Он вздрогнул, как от удара плетью.
— Чего?
— Ну это учение о львином взоре, — заторопилась я, чувствуя, что наговорила лишнего. — Считается, если бросить палку собаке, она будет глядеть на эту палку. А если бросить палку льву, то он будет, не отрываясь, смотреть на кидающего. Это формальная фраза, которую говорили во время диспутов в древнем Китае, если собеседник начинал цепляться за слова и переставал видеть главное.
— Ладно, — сказал он, — замнем. Может, ты сама скажешь, что такое сверхоборотень?
— Сверхоборотень — это тот, кого ты видишь, когда долго глядишь вглубь себя.
— Но ведь ты говорила, что там ничего нет.

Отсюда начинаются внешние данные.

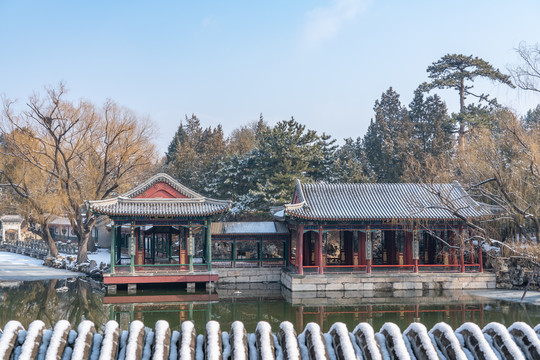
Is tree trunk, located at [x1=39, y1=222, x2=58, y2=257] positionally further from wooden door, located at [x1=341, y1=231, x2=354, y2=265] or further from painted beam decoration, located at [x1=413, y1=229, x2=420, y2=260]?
painted beam decoration, located at [x1=413, y1=229, x2=420, y2=260]

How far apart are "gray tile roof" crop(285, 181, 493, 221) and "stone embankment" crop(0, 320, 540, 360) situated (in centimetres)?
1714

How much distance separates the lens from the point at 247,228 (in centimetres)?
2441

— Правильно. Там ничего нет. Это и есть сверхоборотень.
— Почему?
— Потому что это ничего может стать чем угодно.
— Как это?
— Смотри. Ты оборотень, поскольку можешь стать, э-э-э, волком. Я оборотень, потому что я лиса, которая притворяется человеком. А сверхоборотень по очереди становится тобой, мной, этим пакетом яблок, этой чашкой, этим ящиком — всем, на что ты смотришь. Это первая причина, по которой его называют сверхоборотнем. Кроме того, любого оборотня можно, фигурально выражаясь, взять за хвост.
— Допустим, — сказал он.
— А сверхоборотня взять за хвост нельзя. Потому что у него нет тела. И это вторая причина, по которой его так называют. Понял?